What is expected: Below are the records; restate word for word the lines from the first through the one containing "United States, site lebec_CA-27.", and only those.

Dataset records:

##########

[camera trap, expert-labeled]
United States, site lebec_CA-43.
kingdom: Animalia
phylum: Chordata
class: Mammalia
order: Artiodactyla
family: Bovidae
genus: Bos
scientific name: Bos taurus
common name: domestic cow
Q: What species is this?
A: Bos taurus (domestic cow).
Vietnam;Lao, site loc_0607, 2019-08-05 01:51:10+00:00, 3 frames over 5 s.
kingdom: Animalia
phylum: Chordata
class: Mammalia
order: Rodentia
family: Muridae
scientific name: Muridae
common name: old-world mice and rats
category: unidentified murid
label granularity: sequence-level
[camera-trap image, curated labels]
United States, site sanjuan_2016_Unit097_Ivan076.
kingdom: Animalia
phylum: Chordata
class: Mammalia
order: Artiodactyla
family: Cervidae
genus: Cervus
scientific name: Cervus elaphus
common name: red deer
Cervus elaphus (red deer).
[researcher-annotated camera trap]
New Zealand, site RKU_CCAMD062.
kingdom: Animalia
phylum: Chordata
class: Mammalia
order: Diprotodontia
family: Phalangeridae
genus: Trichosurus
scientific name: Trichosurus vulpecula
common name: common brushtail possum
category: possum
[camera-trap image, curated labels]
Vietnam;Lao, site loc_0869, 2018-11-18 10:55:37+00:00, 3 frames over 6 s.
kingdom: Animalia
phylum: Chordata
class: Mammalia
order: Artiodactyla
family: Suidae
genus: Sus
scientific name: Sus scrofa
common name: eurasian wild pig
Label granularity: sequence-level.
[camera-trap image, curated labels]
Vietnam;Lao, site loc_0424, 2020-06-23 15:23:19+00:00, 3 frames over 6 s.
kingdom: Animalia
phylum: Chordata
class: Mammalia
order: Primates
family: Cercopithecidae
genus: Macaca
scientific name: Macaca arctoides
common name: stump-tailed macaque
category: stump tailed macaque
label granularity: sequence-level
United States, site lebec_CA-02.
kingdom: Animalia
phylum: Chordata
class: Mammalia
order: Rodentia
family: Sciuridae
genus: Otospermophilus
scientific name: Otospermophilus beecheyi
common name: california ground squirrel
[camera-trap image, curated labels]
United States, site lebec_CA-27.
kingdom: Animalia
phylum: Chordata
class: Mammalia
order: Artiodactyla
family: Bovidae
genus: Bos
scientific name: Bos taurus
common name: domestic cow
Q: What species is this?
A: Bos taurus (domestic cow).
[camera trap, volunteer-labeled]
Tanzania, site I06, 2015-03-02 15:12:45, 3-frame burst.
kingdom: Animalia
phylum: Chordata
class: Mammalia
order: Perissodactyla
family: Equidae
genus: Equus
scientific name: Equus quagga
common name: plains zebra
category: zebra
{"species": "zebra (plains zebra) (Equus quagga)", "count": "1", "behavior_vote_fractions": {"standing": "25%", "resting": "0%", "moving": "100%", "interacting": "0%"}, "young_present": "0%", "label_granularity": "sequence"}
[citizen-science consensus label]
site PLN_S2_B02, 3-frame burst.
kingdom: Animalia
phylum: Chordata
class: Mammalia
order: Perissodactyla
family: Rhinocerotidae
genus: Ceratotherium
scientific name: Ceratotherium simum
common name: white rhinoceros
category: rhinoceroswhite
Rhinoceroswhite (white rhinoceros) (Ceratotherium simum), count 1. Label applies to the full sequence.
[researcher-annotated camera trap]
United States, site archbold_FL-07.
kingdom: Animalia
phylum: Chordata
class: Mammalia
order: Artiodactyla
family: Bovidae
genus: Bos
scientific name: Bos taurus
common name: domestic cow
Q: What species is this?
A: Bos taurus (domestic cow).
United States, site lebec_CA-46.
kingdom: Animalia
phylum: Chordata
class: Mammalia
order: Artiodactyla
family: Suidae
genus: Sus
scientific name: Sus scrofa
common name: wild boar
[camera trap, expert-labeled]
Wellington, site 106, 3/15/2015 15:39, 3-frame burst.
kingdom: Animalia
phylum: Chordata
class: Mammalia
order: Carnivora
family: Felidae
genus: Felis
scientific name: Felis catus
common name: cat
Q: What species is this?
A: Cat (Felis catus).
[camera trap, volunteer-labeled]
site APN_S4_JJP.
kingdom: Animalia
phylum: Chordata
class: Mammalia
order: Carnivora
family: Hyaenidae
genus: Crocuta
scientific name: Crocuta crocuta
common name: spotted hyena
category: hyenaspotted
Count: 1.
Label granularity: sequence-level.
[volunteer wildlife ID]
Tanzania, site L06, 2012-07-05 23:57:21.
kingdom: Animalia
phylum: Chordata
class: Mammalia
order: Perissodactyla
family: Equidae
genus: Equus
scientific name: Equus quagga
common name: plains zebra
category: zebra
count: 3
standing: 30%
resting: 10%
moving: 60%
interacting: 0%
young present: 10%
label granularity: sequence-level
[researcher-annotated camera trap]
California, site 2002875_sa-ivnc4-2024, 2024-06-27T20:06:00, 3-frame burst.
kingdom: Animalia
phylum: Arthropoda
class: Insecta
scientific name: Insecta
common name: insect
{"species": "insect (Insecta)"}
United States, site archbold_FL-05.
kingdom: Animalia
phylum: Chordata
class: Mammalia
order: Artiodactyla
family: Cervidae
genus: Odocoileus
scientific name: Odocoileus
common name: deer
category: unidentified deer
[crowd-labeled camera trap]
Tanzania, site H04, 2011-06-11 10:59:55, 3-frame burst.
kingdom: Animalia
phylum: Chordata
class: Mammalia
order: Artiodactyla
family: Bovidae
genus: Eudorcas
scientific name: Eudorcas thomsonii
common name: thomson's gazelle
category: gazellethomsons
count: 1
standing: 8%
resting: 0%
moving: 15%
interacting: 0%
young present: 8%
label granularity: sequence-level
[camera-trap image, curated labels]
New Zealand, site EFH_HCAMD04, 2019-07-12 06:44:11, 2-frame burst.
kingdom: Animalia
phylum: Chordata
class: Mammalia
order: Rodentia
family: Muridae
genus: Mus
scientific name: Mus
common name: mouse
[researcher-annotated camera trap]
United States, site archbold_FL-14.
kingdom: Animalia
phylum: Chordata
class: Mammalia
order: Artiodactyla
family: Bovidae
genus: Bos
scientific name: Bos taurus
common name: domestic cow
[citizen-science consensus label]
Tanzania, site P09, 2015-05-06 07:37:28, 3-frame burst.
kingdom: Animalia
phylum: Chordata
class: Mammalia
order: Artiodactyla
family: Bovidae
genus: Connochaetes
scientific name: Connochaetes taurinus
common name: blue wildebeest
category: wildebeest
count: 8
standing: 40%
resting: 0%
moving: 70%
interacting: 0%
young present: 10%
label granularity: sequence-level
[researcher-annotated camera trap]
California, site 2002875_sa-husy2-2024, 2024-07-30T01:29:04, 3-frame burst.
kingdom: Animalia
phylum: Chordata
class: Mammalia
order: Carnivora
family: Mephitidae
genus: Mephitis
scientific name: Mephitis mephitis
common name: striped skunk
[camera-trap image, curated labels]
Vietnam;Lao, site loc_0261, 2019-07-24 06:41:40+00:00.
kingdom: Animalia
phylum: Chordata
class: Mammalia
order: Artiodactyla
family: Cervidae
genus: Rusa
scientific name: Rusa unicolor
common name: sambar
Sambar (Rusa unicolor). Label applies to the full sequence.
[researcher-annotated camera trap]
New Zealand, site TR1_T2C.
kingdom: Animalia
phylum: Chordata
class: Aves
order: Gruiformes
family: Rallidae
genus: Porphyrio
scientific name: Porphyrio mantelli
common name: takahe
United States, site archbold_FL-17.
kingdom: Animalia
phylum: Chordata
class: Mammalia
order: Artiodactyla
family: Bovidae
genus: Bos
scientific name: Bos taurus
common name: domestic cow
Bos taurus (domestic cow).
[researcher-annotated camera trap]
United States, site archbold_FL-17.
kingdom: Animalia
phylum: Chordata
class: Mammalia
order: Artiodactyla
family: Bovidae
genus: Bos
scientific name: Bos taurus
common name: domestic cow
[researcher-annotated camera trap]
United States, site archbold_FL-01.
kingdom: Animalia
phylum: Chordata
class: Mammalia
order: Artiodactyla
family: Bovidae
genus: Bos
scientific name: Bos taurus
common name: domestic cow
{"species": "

##########

Result for this task:
[camera trap, expert-labeled]
United States, site lebec_CA-43.
kingdom: Animalia
phylum: Chordata
class: Mammalia
order: Artiodactyla
family: Bovidae
genus: Bos
scientific name: Bos taurus
common name: domestic cow
Q: What species is this?
A: Bos taurus (domestic cow).
Vietnam;Lao, site loc_0607, 2019-08-05 01:51:10+00:00, 3 frames over 5 s.
kingdom: Animalia
phylum: Chordata
class: Mammalia
order: Rodentia
family: Muridae
scientific name: Muridae
common name: old-world mice and rats
category: unidentified murid
label granularity: sequence-level
[camera-trap image, curated labels]
United States, site sanjuan_2016_Unit097_Ivan076.
kingdom: Animalia
phylum: Chordata
class: Mammalia
order: Artiodactyla
family: Cervidae
genus: Cervus
scientific name: Cervus elaphus
common name: red deer
Cervus elaphus (red deer).
[researcher-annotated camera trap]
New Zealand, site RKU_CCAMD062.
kingdom: Animalia
phylum: Chordata
class: Mammalia
order: Diprotodontia
family: Phalangeridae
genus: Trichosurus
scientific name: Trichosurus vulpecula
common name: common brushtail possum
category: possum
[camera-trap image, curated labels]
Vietnam;Lao, site loc_0869, 2018-11-18 10:55:37+00:00, 3 frames over 6 s.
kingdom: Animalia
phylum: Chordata
class: Mammalia
order: Artiodactyla
family: Suidae
genus: Sus
scientific name: Sus scrofa
common name: eurasian wild pig
Label granularity: sequence-level.
[camera-trap image, curated labels]
Vietnam;Lao, site loc_0424, 2020-06-23 15:23:19+00:00, 3 frames over 6 s.
kingdom: Animalia
phylum: Chordata
class: Mammalia
order: Primates
family: Cercopithecidae
genus: Macaca
scientific name: Macaca arctoides
common name: stump-tailed macaque
category: stump tailed macaque
label granularity: sequence-level
United States, site lebec_CA-02.
kingdom: Animalia
phylum: Chordata
class: Mammalia
order: Rodentia
family: Sciuridae
genus: Otospermophilus
scientific name: Otospermophilus beecheyi
common name: california ground squirrel
[camera-trap image, curated labels]
United States, site lebec_CA-27.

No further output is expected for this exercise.